Tuesday, May 22, 2012

Chagas Boy

While I was eating dinner this evening with Rachael and Katherine, I got a text message from my brother. This is what it said:
Terrible news everyone! It appears I may be infected with a rare Latin American parasite! I CAN NEVER GIVE BLOOD AGAIN!
Now, knowing Paul, this could have been a joke. Or it could have been real. I thought it was probably real. And it was.

When I arrived home, I was careful to knock and ask if the house was under quarantine (it isn't).

Paul, it seems, has had a false positive screening for the tiny little parasite that carries Chagas disease. This is a disease you get in Central or South America, where Paul has never been, especially while living in a hut with adobe walls. For extended periods. One of the causes of Chagas, according to the literature, is "poverty."

"Well." Paul said. "They've got me there."

"We all probably have Chagas, then," I said.

The closest Paul has ever been to the locale where Chagas hangs out is the Bahamas. He was only there a week. The testing people have informed him that it was a false positive. But they are going to test him again, for free, then pay him for his troubles. And they still won't take his blood donations.
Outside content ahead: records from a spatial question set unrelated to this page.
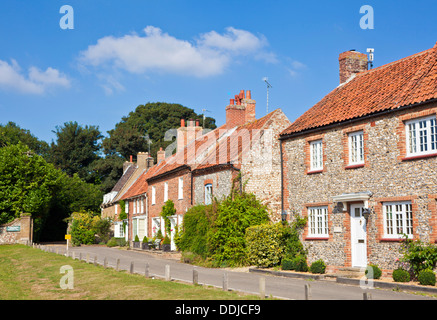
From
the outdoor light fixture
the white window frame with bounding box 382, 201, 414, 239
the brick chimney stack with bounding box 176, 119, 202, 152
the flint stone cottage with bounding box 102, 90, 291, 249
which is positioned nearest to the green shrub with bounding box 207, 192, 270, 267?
the flint stone cottage with bounding box 102, 90, 291, 249

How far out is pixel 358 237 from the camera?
1988 centimetres

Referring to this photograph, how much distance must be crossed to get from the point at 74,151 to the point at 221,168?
4718 cm

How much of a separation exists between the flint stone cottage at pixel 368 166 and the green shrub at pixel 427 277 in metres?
1.22

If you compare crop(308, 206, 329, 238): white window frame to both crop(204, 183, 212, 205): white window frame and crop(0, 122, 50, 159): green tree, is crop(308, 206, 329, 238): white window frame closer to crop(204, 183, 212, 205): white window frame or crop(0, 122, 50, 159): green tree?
crop(204, 183, 212, 205): white window frame

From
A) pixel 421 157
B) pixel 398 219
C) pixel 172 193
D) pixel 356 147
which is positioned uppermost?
pixel 356 147

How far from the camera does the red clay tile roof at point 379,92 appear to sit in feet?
61.4

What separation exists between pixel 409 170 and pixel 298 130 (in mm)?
6234

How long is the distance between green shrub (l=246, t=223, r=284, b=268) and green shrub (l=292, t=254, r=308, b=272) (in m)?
1.11

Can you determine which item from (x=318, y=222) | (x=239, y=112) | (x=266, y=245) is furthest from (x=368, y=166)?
(x=239, y=112)

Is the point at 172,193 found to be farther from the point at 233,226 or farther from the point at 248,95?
the point at 233,226

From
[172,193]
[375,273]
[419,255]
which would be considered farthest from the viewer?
[172,193]

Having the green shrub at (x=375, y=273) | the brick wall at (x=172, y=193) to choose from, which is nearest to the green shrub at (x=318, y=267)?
the green shrub at (x=375, y=273)

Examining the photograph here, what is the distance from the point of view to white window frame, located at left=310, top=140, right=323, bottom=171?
22.1 meters
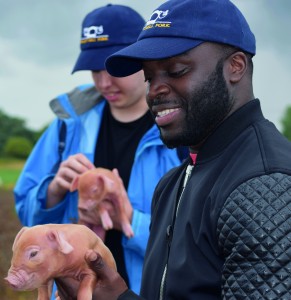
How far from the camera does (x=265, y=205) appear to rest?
1.79m

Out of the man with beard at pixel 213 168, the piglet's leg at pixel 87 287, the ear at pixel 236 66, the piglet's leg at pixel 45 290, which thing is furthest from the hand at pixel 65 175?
the ear at pixel 236 66

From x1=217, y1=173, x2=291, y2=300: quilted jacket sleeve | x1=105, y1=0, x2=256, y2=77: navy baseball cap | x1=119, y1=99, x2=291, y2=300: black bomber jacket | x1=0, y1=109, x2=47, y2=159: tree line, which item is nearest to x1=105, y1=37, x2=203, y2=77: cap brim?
x1=105, y1=0, x2=256, y2=77: navy baseball cap

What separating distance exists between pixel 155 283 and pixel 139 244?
125 cm

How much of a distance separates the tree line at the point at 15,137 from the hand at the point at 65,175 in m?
63.4

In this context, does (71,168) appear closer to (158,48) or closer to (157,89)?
(157,89)

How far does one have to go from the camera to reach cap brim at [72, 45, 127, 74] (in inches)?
146

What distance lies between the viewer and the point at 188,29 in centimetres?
209

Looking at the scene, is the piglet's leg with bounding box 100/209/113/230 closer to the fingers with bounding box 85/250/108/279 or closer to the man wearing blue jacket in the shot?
the man wearing blue jacket

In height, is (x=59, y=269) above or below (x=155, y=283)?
above

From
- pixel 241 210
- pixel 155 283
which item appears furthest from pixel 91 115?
pixel 241 210

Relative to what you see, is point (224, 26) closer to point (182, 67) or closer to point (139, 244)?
point (182, 67)

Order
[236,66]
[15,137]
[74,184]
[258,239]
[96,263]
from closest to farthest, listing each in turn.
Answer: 1. [258,239]
2. [96,263]
3. [236,66]
4. [74,184]
5. [15,137]

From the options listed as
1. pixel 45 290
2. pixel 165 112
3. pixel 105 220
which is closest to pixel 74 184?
pixel 105 220

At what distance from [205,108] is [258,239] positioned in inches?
21.8
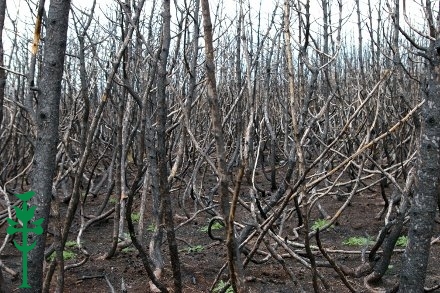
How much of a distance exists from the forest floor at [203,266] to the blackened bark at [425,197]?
1319 millimetres

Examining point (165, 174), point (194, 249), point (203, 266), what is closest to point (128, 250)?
point (194, 249)

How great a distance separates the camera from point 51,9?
5.57 feet

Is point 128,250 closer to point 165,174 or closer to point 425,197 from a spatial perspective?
point 165,174

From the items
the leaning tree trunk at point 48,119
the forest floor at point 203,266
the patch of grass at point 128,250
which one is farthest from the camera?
the patch of grass at point 128,250

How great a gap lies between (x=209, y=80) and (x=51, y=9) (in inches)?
27.0

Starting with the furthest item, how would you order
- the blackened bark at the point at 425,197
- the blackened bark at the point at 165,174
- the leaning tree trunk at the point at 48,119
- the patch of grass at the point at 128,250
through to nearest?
the patch of grass at the point at 128,250 → the blackened bark at the point at 425,197 → the blackened bark at the point at 165,174 → the leaning tree trunk at the point at 48,119

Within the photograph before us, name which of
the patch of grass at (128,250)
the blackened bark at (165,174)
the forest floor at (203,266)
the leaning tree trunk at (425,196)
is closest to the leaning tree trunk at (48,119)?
the blackened bark at (165,174)

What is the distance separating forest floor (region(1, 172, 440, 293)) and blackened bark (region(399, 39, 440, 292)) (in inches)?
51.9

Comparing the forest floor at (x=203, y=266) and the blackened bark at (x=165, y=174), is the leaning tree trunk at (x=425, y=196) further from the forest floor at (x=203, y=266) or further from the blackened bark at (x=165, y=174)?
the forest floor at (x=203, y=266)

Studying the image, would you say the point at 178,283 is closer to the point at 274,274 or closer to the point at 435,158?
the point at 435,158

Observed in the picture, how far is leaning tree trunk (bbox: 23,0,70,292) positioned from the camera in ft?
5.51

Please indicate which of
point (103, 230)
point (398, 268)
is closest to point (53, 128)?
point (398, 268)

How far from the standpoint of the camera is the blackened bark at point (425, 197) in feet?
6.76

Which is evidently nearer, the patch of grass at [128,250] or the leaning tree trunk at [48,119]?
the leaning tree trunk at [48,119]
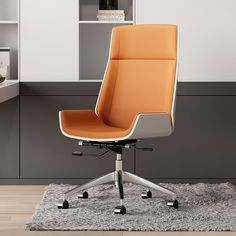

"You are rife with parasites," I told him. "You are literally crawling with disease."

"Mom doesn't think it's funny," Paul replied. "And if it were more serious, I wouldn't, either. But it is a false positive."

"Yes," I said. "But know this: I will support you no matter what alternative lifestyle choices you want to make. Even if it means secretly living in an adobe hut in the backyard."

"Thanks, Laura."

1 comment:

  1. Yep, that Paul, he's just a walking petri dish!